旧友について考えていた日の数日後、段ボールを空け赤ちゃんの死体が目に映った時はこの日のことを思い出し大学時代と同じような時間がこれから先流れていくのではないかと感じた。
刺激と退屈さが混在し未来を考える隙間を埋めてしまう時が流れ、様々な刺激を抱えながら自分自身への意味のある時間は減っていく。
退屈さというのはその物事に対し興味または関心が薄れる際に生まれてくるものだ。

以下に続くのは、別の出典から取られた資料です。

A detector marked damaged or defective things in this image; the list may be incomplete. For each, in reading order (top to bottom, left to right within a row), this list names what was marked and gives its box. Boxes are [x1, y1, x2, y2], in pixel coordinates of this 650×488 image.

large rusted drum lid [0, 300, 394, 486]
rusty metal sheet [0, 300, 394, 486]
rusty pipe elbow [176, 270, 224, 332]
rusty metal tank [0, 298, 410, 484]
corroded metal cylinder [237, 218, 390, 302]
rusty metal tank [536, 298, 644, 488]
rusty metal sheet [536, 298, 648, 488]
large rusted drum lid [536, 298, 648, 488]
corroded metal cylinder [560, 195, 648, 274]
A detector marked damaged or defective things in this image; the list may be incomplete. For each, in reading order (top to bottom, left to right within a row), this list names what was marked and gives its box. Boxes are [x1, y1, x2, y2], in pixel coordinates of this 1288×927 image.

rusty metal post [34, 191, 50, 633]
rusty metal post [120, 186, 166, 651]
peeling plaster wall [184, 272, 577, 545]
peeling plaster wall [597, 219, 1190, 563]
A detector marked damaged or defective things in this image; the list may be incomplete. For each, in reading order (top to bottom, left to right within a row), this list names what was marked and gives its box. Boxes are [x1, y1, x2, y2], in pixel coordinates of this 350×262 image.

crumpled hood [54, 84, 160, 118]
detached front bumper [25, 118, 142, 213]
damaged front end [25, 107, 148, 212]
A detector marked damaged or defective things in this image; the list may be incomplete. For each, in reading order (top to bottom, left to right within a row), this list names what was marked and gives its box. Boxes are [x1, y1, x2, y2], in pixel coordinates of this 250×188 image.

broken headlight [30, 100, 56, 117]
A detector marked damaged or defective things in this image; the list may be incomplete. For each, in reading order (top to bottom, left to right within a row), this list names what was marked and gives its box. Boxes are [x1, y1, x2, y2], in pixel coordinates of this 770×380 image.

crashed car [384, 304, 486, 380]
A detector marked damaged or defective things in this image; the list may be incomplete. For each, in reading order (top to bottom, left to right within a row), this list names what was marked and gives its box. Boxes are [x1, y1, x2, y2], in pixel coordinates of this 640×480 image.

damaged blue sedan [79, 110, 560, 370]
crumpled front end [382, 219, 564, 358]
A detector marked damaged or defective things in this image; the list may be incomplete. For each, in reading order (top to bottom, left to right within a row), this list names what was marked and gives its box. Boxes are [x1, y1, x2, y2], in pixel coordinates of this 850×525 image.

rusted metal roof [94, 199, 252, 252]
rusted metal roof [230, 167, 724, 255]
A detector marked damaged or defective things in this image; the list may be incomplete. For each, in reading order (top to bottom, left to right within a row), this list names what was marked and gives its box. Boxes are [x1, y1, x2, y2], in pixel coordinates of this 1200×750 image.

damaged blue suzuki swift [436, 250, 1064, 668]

究極に退屈になるのは自分についての興味や関心が薄らいでくることであり、今の僕(毎日意味不明な仕事に終われ生産的なことを成さない僕)の状況はまさに究極の退屈であった。
そして大学生の僕も毎日が自分に興味が無かった。
自分を変えたいだとか自分について考える時間は皆無だったように思われる。
そういった僕にはなぜか退屈さに呼応するように刺激がついて回ってくる。
僕は一旦段ボールを閉じた。
段ボールから離れて部屋の隅で深呼吸をし腰のストレッチを入念に行った。
腰からは腰椎と腰骨が擦れる音が綺麗に鳴り僕は少し興奮している自分に気がついた。